* Source text:

Google to pay bounties for Chrome browser bugs

By Gregg Keizer, Computerworld |  Security, Chrome, Google Add a new comment

Google yesterday announced a bug-bounty program that will pay researchers $500 for each vulnerability they report in the Chrome browser and its underlying open-source code.

In a post to the Chromium project's blog , Chris Evans, who works on the Chrome security team, said the base bounty would be $500, but that "particularly severe or particularly clever" bugs would reap rewards of $1,337 each.

The latter amount is a reference to "leet," a kind of geek-speak used by some researchers; there, "leet" is rendered as "1337."

New vulnerabilities in Chrome, Chromium -- the open-source project that Google uses to craft Chrome -- and plug-ins that ship with Chrome, such as Google Gears, are eligible for bounties, said Evans. Bugs that are ranked "high" or "critical" in Chrome's rating system get preference, he added, but others may be considered.

"We are hoping that ... this program will encourage new individuals to participate in Chromium security," said Evans. "The more people involved in scrutinizing Chromium's code and behavior, the more secure our millions of users will be."

"Internet Explorer, Safari, Firefox...those browsers have been out there for a long time," said Pedram Amini, manager of the security research team at 3com's Austin, Tex.-based TippingPoint, which operates Zero Day Initiative (ZDI), one of the two best-known bug-bounty programs. "But Chrome, and now Chrome OS, need researchers. Google needs people to put eyes on the target."

Google's new bounty program isn't the first from a software vendor looking for help rooting out vulnerabilities in its own code, but it's the largest company to step forward, Amini said. Microsoft , for example, has traditionally dismissed any calls that it pay for vulnerabilities. "This will be beneficial to Google," Amini added. "There are actually very few vendors who play in the bounty market, but Google doing it is definitely interesting."

Both Amini and Google's Evans cited Mozilla's similar program as the first notable vendor-sponsored bounty. Mozilla kicked off a $500-per-vulnerability bounty in August 2004 that it is still in operation. The Mozilla program pays for bugs in the code used to create Firefox, Thunderbird and other open-source applications.

(Stored items)
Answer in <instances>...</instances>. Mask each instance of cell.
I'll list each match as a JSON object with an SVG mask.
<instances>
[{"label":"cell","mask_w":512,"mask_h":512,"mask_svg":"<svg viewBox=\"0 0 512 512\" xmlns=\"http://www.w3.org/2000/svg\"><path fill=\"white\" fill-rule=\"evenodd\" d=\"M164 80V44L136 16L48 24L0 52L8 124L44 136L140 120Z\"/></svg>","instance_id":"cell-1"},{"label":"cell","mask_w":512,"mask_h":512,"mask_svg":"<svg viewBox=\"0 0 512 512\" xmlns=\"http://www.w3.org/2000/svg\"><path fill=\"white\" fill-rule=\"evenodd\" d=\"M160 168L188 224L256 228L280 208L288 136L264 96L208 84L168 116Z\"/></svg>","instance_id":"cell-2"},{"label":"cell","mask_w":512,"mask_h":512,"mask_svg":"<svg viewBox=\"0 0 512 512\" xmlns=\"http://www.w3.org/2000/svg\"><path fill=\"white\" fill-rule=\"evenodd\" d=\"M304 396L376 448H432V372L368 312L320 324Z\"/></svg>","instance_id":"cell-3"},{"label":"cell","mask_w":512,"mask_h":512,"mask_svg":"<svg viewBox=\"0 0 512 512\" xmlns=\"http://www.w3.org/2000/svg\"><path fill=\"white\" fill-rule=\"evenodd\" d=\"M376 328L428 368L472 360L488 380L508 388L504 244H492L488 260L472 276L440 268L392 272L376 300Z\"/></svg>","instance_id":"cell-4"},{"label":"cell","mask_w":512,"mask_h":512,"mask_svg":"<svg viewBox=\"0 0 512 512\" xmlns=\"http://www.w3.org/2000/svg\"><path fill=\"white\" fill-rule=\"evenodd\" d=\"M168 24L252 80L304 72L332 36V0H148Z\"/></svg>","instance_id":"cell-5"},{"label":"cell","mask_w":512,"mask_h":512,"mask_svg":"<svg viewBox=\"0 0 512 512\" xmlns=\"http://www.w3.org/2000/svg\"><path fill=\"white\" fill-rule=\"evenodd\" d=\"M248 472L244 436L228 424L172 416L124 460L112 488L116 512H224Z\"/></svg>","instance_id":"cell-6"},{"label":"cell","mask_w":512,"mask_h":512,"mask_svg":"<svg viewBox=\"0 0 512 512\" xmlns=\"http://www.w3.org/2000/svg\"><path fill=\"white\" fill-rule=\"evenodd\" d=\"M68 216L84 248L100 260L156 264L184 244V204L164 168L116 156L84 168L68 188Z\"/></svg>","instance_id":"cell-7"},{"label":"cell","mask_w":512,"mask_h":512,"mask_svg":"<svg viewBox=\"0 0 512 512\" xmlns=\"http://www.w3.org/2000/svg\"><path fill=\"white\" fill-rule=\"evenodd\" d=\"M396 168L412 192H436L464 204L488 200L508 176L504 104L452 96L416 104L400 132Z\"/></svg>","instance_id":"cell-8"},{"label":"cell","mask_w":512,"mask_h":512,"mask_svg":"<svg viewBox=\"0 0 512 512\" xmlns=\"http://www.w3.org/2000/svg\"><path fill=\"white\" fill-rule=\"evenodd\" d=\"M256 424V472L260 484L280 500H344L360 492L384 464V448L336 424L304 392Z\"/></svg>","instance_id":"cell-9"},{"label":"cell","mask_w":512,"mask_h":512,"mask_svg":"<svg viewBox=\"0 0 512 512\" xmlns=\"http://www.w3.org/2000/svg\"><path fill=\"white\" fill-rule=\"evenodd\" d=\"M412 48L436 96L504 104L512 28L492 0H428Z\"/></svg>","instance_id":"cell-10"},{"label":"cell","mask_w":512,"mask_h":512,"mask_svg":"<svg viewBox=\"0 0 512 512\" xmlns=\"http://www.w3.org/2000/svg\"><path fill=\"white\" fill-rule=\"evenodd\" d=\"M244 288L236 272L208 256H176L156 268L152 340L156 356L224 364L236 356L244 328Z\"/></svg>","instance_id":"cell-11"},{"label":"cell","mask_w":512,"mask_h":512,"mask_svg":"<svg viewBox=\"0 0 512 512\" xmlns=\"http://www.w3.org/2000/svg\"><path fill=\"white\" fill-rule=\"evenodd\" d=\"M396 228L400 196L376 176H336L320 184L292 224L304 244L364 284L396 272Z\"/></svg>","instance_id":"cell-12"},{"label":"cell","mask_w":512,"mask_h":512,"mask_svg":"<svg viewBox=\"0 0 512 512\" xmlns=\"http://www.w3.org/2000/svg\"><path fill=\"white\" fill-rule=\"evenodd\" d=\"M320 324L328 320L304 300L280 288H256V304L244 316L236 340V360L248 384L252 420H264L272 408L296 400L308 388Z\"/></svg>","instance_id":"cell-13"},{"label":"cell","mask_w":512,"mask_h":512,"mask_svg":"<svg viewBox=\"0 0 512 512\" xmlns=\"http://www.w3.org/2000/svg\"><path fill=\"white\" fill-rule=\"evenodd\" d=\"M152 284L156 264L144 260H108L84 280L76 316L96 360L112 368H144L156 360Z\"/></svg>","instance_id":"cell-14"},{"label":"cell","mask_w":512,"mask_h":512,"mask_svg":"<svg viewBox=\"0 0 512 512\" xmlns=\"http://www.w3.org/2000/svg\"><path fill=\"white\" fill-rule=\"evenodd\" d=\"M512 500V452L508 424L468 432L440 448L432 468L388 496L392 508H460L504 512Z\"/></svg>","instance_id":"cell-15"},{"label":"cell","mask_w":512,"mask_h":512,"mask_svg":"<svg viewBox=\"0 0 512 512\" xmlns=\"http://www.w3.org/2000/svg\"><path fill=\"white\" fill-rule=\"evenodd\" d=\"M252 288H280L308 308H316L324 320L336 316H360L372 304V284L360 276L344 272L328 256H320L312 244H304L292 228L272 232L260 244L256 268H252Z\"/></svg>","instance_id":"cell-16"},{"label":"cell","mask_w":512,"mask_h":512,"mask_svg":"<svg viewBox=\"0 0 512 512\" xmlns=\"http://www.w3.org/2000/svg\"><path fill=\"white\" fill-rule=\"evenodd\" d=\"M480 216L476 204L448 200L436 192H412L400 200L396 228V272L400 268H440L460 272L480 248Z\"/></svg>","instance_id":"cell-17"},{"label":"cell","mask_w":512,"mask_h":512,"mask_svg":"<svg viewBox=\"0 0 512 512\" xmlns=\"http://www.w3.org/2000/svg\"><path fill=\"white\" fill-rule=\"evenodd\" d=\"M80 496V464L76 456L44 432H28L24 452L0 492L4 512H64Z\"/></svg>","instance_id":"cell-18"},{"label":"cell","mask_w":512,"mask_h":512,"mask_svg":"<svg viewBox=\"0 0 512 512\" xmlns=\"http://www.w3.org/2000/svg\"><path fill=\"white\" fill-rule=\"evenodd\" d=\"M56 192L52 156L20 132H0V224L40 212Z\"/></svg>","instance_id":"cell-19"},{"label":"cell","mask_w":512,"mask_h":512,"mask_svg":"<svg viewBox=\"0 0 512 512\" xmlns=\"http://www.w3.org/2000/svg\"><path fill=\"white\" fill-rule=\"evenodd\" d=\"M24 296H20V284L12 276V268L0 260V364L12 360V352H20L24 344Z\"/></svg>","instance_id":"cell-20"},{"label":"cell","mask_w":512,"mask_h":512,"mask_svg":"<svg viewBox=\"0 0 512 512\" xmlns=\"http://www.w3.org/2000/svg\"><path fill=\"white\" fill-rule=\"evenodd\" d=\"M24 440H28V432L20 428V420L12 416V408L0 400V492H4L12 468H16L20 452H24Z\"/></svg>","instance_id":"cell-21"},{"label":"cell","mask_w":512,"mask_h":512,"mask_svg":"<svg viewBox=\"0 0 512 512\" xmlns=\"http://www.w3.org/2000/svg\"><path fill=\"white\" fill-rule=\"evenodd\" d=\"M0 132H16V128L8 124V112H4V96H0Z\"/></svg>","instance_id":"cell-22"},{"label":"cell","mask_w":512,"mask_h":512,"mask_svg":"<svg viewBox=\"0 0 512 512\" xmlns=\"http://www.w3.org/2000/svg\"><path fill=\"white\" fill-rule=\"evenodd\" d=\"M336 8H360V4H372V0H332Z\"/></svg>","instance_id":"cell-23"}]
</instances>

* Exercise set:
**1)** Answer these from the Chrome bounty article:
(a) How much will "particularly severe or particularly clever" bugs earn?
(b) What is Pedram Amini's job?
(c) When did Mozilla start its $500-per-vulnerability bounty?
**2)** Pull out the passage of the Chrome bounty article between "Google's new bounty" and "other open-source applications.", inclusive.

* Task answers:
**1)**
(a) $1,337 each.
(b) He manages the security research team at 3com's TippingPoint, based in Austin, Texas.
(c) In August 2004.

**2)**
Google's new bounty program isn't the first from a software vendor looking for help rooting out vulnerabilities in its own code, but it's the largest company to step forward, Amini said. Microsoft , for example, has traditionally dismissed any calls that it pay for vulnerabilities. "This will be beneficial to Google," Amini added. "There are actually very few vendors who play in the bounty market, but Google doing it is definitely interesting."

Both Amini and Google's Evans cited Mozilla's similar program as the first notable vendor-sponsored bounty. Mozilla kicked off a $500-per-vulnerability bounty in August 2004 that it is still in operation. The Mozilla program pays for bugs in the code used to create Firefox, Thunderbird and other open-source applications.